### Supplied passage
[START]

How to read values if possible CDATA
ejurgensen opened this issue · 2 comments
First of all thanks for making and maintaining mxml. It's been used by OwnTone (previously forked-daapd) for many years, and has been really solid.
I take care of OwnTone, where this issue came recently. It involves mxml parsing RSS XML with a tag that has CDATA. This creates a bug, since OwnTone just reads values with mxmlGetOpaque, which doesn't return anything when it's CDATA. So now I am seeking advice on what might be the best way to read a value, given that it is not known whether the input is CDATA or not.
Right now I'm thinking I should add a convience function like the below getStringValue(). However, it seems a bit crude to me. Is there a better way to do this?
#define CDATAXML "<?xml version=\"1.0\" ?><foo>FOO</foo><bar><![CDATA[BAR]]></bar>"
const char *
getStringValue(mxml_node_t *xml, const char *key)
{
mxml_node_t *parent = mxmlFindElement(xml, xml, key, NULL, NULL, MXML_DESCEND);
mxml_node_t *child = mxmlGetFirstChild(parent);
mxml_type_t type = mxmlGetType(child);
if (type == MXML_ELEMENT)
return mxmlGetCDATA(child);
return mxmlGetOpaque(child);
}
int
main(int argc, char *argv[])
{
mxml_node_t *xml = mxmlLoadString(NULL, CDATAXML, MXML_OPAQUE_CALLBACK);
printf("foo is '%s'\n", getStringValue(xml, "foo"));
printf("bar is '%s'\n", getStringValue(xml, "bar"));
return 0;
}
🤷♂️ That's probably as clean as you'll be able to make it.
Fwiw I ended up with these wrappers:
mxml_node_t *
xml_get_node(mxml_node_t *top, const char *path)
{
mxml_node_t *node;
mxml_type_t type;
// This example shows why we can't just return the result of mxmlFindPath:
// <?xml version="1.0""?><rss>
// <channel>
// <title><![CDATA[Tissages]]></title>
// mxmlFindPath(top, "rss/channel") will return an OPAQUE node where the
// opaque value is just the whitespace. What we want is the ELEMENT parent,
// because that's the one we can use to search for children nodes ("title").
node = mxmlFindPath(top, path);
type = mxmlGetType(node);
if (type == MXML_ELEMENT)

[END]

### Collected material
[START]

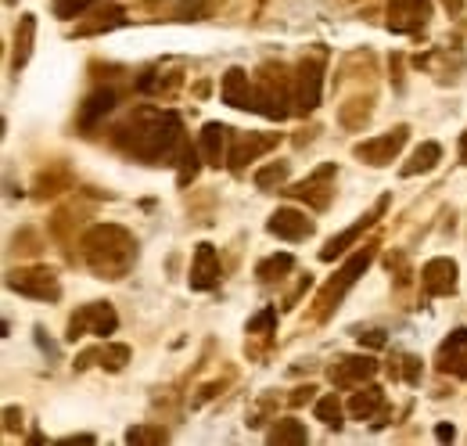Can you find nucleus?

[END]

### Direction A
Duplicate the mxml CDATA thread from "Right now I'm" down to "argc, char *argv[])".
### Direction B
Summarize the mxml CDATA thread in two sentences.
The data shown above isn't needed here.

### Worked answer A
Right now I'm thinking I should add a convience function like the below getStringValue(). However, it seems a bit crude to me. Is there a better way to do this?
#define CDATAXML "<?xml version=\"1.0\" ?><foo>FOO</foo><bar><![CDATA[BAR]]></bar>"
const char *
getStringValue(mxml_node_t *xml, const char *key)
{
mxml_node_t *parent = mxmlFindElement(xml, xml, key, NULL, NULL, MXML_DESCEND);
mxml_node_t *child = mxmlGetFirstChild(parent);
mxml_type_t type = mxmlGetType(child);
if (type == MXML_ELEMENT)
return mxmlGetCDATA(child);
return mxmlGetOpaque(child);
}
int
main(int argc, char *argv[])

### Worked answer B
OwnTone reads values from RSS XML with mxmlGetOpaque, which returns nothing when a tag holds CDATA, so its maintainer proposes a convenience function, getStringValue(), that checks the first child's type and calls mxmlGetCDATA or mxmlGetOpaque accordingly, and asks whether there is a better way. A reply says that is probably as clean as it can be made, and a later post shares wrappers, including xml_get_node, with a comment explaining that mxmlFindPath can return an OPAQUE whitespace node rather than the ELEMENT parent needed to search for child nodes.